## WRITTEN EXERCISE A
Select each line in the entries below that contains the word "picture" and copy those lines. Case counts.

## EXCERPTED PASSAGE
Post-millennial Detroit, embodying as it does so many aspects of rust belt America’s economic ruin and its uphill struggle for revival, has inspired ambitious non-fiction works, notably 2013’s Detroit City Is the Place to Be by Mark Binelli and Detroit: An American Autopsy by Charlie LeDuff. Both turned a bright light on the city at bankrupt rock-bottom as well as its tentative efforts at retaining control of its destiny.

Now there’s a novel, Benjamin Markovits’ You Don’t Have To Live Like This, which covers the same physical and thematic territory. Though the book’s events are set in 2011, the race and class conflicts chronicled here feel as up-to-the-minute as a cable network’s “Breaking News” bulletin, though far more thoughtful and better examined than the latter.

## WRITTEN EXERCISE B
Continue the review of the Detroit novel above, starting from the point where it stops.

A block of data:
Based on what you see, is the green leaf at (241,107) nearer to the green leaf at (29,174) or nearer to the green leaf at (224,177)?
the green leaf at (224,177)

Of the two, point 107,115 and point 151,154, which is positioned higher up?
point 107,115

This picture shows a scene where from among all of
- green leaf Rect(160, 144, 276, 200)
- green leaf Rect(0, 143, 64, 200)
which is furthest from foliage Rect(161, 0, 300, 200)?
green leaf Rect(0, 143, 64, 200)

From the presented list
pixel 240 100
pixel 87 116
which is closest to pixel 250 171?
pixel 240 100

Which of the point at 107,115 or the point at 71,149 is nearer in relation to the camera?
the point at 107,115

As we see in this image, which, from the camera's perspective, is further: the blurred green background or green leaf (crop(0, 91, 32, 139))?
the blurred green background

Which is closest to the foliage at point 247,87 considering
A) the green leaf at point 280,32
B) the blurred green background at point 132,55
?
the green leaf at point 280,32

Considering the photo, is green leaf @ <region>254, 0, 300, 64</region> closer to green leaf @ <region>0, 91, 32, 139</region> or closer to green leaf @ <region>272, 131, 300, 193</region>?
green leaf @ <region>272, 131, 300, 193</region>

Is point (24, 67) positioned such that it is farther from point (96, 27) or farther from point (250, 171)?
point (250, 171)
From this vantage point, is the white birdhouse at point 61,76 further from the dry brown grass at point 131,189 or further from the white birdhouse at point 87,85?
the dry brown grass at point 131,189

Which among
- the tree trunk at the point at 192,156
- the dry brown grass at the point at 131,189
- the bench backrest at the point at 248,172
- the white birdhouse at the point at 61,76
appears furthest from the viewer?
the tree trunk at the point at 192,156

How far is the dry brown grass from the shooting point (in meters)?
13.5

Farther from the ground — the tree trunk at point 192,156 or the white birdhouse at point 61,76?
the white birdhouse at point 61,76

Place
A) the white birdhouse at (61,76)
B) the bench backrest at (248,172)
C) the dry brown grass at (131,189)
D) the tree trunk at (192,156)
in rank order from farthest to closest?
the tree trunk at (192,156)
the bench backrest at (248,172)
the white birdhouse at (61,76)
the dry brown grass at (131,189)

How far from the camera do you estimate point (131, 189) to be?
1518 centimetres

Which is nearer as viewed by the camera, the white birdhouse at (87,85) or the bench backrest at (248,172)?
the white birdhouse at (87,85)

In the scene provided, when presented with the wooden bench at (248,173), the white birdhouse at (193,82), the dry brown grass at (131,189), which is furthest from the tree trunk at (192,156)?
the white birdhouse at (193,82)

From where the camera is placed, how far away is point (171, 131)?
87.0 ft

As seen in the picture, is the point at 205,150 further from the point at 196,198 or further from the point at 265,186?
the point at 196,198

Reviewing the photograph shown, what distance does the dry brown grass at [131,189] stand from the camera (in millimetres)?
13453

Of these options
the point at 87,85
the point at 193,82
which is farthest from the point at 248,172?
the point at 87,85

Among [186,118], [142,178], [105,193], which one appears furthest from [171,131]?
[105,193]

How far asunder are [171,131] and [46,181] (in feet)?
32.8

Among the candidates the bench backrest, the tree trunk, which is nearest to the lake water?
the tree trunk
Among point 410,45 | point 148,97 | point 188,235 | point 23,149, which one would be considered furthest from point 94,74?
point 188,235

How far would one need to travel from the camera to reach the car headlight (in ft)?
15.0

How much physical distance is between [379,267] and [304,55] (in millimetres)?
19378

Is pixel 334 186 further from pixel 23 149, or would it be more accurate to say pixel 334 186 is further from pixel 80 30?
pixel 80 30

## TASK RESULT A
This picture shows a scene where from among all of
As seen in the picture, is the point at 205,150 further from the point at 196,198 or further from the point at 265,186?

## TASK RESULT B
The novel’s protagonist, Greg “Marny” Marnier, is a onetime Yalie who’s drifted home to Baton Rouge after an Oxford doctorate leads to little more than a series of adjunct teaching gigs. Life turned out far better for Marny’s undergraduate classmate Robert James, a charming, charismatic hedge-fund billionaire who suggests to Marny that he join what Robert terms “a kind of Groupon model for gentrification,” in which a 600-acre section of dismal, depressed and mostly abandoned Detroit real-estate would be re-settled and, over time, presumably restored to life.

Lacking a better immediate life-option than “going out of my mind in Baton Rouge,” Marny signs on for what some are labeling “New Jamestown” -- and whose properties are advertised on a website titled, “Starting-From-Scratch-in-America.” Robert’s inspirational hype pulls in a motley, mostly eager assortment of  artists, bohemians, do-gooders and activists from both ends of the ideological spectrum. The neighborhood is still marginal enough for Marny to secure a gun for protection. But the project’s go-for-it buzz attracts attention outside the city from such celebrities as Sean Penn, ex-Monkee Micky Dolenz (no, really) and the president of the United States who, in a droll, boisterous cameo appearance, organizes a three-on-three basketball game in which Marny gets guarded by Obama.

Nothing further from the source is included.